:: Directions ::
Copy the data word for word, from its first line through the line containing "25.0 inches", including both of those lines.

* start *

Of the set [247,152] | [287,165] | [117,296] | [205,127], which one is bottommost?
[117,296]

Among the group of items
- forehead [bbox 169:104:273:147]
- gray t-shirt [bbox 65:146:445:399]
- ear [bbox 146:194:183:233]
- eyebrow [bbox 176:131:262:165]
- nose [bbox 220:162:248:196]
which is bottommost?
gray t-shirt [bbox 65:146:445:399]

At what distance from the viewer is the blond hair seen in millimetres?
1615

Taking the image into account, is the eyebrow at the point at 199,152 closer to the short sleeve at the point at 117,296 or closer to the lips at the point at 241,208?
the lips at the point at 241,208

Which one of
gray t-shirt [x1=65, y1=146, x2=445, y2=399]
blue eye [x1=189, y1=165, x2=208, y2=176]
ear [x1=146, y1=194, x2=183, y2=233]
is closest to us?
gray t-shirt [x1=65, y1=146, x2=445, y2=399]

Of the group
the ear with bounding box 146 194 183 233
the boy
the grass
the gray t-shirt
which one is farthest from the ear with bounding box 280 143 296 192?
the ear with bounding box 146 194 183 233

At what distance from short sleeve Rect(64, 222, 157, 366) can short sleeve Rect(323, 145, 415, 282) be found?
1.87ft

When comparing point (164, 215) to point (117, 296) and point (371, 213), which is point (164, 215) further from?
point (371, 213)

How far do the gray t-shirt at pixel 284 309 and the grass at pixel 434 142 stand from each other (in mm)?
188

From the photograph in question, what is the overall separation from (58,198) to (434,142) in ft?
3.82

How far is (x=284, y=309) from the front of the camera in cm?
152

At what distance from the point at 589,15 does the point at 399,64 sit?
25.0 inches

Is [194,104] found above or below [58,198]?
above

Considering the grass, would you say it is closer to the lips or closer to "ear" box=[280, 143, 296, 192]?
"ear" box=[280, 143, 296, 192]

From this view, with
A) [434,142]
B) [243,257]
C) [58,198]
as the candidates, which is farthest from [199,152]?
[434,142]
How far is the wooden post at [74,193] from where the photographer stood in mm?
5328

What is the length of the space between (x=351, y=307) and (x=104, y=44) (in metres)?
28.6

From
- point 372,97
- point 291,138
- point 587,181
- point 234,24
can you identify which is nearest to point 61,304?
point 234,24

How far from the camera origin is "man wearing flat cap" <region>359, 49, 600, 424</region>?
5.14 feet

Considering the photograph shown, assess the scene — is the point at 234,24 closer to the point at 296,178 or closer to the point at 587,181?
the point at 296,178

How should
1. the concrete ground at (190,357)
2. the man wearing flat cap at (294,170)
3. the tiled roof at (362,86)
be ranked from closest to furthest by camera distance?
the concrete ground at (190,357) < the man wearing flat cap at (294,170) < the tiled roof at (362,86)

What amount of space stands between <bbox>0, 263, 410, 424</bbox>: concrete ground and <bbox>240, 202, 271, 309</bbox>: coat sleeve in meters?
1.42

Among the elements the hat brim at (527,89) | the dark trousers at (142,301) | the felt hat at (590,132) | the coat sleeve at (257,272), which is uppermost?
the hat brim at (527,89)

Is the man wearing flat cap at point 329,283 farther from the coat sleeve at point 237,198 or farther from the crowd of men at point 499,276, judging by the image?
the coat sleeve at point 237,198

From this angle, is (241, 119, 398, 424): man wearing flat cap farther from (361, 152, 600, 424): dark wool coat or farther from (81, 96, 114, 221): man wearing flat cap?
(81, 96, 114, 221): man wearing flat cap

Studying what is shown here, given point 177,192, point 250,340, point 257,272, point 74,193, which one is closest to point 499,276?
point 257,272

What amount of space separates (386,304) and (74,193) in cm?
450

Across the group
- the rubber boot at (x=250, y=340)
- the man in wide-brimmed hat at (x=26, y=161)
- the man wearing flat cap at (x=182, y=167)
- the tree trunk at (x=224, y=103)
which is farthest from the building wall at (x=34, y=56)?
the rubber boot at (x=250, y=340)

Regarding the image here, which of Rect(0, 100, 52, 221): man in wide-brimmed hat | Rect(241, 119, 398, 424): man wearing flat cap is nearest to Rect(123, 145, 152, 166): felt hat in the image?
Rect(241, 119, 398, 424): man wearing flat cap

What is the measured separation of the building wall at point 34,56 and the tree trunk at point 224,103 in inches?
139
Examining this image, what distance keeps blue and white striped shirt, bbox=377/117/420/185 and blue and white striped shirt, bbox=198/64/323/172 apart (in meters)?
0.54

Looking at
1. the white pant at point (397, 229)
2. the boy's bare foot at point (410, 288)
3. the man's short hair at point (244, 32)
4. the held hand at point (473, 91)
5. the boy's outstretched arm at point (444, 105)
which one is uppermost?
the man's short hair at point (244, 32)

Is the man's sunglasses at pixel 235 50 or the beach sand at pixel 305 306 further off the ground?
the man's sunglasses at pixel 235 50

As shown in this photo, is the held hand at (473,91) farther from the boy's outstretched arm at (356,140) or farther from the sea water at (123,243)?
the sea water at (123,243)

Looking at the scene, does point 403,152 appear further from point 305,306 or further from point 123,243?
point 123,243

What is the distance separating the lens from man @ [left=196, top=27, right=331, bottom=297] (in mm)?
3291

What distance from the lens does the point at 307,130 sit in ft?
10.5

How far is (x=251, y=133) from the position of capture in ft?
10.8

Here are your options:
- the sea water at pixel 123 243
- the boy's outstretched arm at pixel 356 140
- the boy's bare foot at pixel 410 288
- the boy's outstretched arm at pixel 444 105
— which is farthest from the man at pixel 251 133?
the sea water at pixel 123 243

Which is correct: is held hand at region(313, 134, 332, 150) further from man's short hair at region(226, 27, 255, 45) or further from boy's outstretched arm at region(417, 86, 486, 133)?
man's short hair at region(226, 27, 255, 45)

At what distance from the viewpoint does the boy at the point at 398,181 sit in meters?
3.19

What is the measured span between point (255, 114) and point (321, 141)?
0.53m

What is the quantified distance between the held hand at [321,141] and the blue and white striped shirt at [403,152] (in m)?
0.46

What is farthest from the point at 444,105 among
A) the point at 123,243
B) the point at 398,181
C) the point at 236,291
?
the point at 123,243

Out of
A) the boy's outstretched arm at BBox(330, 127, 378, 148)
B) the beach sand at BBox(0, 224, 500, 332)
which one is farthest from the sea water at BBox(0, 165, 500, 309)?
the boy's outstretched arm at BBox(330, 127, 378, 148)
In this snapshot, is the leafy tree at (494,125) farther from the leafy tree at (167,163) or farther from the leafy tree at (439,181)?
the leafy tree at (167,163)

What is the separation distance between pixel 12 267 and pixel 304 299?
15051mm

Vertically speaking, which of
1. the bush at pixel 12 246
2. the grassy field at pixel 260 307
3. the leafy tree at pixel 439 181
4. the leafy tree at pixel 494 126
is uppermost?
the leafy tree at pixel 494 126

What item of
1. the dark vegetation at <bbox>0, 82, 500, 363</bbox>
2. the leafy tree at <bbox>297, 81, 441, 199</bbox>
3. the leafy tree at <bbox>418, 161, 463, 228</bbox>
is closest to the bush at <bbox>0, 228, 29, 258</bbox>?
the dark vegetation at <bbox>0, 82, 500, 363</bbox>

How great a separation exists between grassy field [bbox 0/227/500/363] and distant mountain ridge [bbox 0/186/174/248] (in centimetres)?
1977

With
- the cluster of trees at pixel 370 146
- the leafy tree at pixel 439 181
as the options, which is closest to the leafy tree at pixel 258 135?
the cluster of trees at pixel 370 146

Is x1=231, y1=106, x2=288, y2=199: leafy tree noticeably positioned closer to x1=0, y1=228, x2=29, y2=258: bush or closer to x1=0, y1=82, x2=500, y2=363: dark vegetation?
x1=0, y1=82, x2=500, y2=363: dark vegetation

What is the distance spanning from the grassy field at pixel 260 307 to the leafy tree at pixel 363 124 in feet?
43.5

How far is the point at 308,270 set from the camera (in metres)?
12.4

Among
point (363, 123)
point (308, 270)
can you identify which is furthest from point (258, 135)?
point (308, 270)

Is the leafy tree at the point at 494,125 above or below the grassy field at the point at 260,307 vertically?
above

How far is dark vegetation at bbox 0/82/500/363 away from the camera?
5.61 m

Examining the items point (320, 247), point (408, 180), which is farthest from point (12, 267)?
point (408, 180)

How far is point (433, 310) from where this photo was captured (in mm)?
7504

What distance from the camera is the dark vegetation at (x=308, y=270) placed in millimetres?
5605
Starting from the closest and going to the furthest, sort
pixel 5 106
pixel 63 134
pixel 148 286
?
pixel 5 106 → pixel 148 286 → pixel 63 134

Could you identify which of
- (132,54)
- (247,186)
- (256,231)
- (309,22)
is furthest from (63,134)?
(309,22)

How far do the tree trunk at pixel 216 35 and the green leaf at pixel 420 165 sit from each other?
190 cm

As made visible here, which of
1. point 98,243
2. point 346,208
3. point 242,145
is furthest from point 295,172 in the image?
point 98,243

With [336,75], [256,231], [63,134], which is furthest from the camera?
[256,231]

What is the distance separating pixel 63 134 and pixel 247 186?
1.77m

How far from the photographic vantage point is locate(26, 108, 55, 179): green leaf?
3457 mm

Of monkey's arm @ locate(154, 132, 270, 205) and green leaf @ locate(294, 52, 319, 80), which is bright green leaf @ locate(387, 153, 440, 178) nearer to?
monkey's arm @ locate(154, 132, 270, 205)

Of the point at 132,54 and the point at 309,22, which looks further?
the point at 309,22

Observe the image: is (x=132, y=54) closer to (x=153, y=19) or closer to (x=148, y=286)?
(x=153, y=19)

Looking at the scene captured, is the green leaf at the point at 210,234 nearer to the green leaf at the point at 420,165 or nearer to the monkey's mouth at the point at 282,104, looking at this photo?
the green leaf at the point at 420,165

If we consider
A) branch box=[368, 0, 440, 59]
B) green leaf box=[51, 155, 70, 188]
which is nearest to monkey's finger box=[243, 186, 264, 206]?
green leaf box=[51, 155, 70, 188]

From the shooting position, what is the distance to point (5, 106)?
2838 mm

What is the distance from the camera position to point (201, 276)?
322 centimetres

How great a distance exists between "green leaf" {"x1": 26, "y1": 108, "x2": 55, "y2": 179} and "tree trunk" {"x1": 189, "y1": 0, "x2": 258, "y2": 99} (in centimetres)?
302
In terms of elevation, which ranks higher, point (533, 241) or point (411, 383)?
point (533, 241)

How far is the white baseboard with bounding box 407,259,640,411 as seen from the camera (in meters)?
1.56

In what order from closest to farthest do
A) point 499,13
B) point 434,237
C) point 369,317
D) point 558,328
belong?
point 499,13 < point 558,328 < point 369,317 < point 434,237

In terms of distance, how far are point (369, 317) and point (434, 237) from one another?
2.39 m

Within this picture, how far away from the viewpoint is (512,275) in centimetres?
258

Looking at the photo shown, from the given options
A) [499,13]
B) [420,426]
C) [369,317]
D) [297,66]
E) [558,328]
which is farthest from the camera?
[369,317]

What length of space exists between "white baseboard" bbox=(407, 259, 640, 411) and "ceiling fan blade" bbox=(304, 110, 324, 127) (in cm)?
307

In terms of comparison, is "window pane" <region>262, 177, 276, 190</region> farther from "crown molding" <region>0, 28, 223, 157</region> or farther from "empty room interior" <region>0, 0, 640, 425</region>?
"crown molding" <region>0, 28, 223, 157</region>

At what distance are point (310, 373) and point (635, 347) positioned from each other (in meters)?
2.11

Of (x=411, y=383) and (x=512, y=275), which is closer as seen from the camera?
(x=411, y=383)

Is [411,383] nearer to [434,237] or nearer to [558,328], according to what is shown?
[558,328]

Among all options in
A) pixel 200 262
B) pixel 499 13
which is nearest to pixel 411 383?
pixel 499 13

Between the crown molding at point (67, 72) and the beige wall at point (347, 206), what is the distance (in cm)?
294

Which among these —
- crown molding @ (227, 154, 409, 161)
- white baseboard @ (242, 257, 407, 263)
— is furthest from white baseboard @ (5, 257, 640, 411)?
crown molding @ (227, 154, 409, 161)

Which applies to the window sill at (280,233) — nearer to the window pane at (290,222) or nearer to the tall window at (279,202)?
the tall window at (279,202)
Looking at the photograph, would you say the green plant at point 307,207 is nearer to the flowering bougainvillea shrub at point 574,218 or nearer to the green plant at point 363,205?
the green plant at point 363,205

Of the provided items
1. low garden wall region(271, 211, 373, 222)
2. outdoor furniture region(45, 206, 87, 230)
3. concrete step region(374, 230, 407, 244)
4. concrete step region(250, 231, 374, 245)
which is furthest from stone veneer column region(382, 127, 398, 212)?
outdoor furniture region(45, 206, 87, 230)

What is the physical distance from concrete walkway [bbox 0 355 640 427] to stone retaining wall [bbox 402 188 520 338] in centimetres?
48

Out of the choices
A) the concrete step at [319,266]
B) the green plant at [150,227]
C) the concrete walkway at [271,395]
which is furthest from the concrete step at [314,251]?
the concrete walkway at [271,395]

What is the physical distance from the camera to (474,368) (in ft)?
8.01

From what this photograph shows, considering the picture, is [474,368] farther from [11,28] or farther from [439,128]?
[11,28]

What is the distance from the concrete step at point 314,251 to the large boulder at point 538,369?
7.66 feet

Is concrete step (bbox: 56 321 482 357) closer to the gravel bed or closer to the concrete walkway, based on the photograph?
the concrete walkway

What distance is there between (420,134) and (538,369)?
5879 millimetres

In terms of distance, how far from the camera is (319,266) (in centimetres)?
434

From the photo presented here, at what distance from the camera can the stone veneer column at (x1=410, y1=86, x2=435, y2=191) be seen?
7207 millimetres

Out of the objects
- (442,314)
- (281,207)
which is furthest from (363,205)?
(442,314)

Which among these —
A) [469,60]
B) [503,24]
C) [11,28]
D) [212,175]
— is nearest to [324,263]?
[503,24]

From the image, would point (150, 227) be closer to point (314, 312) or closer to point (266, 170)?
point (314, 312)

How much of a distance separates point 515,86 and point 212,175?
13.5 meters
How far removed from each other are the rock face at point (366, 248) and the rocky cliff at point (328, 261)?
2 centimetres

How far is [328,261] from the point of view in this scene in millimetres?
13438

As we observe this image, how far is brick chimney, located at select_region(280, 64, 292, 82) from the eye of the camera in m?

* end *

:: Solved exercise ::
Of the set [247,152] | [287,165] | [117,296] | [205,127], which one is bottommost?
[117,296]

Among the group of items
- forehead [bbox 169:104:273:147]
- gray t-shirt [bbox 65:146:445:399]
- ear [bbox 146:194:183:233]
- eyebrow [bbox 176:131:262:165]
- nose [bbox 220:162:248:196]
which is bottommost?
gray t-shirt [bbox 65:146:445:399]

At what distance from the viewer is the blond hair seen in millimetres?
1615

Taking the image into account, is the eyebrow at the point at 199,152 closer to the short sleeve at the point at 117,296 or closer to the lips at the point at 241,208?
the lips at the point at 241,208

Which one of
gray t-shirt [x1=65, y1=146, x2=445, y2=399]
blue eye [x1=189, y1=165, x2=208, y2=176]
ear [x1=146, y1=194, x2=183, y2=233]
is closest to us?
gray t-shirt [x1=65, y1=146, x2=445, y2=399]

Of the group
the ear with bounding box 146 194 183 233
the boy
the grass
the gray t-shirt
which one is farthest from the ear with bounding box 280 143 296 192?
the ear with bounding box 146 194 183 233

At what distance from short sleeve Rect(64, 222, 157, 366) can short sleeve Rect(323, 145, 415, 282) be found?
1.87ft

When comparing point (164, 215) to point (117, 296) and point (371, 213), which is point (164, 215) further from?
point (371, 213)

How far do the gray t-shirt at pixel 284 309 and the grass at pixel 434 142 stand from each other (in mm)?
188

From the photograph in question, what is the overall separation from (58,198) to (434,142) in ft?
3.82

How far is (x=284, y=309) from the front of the camera in cm?
152

At what distance from the point at 589,15 does the point at 399,64 sit?
25.0 inches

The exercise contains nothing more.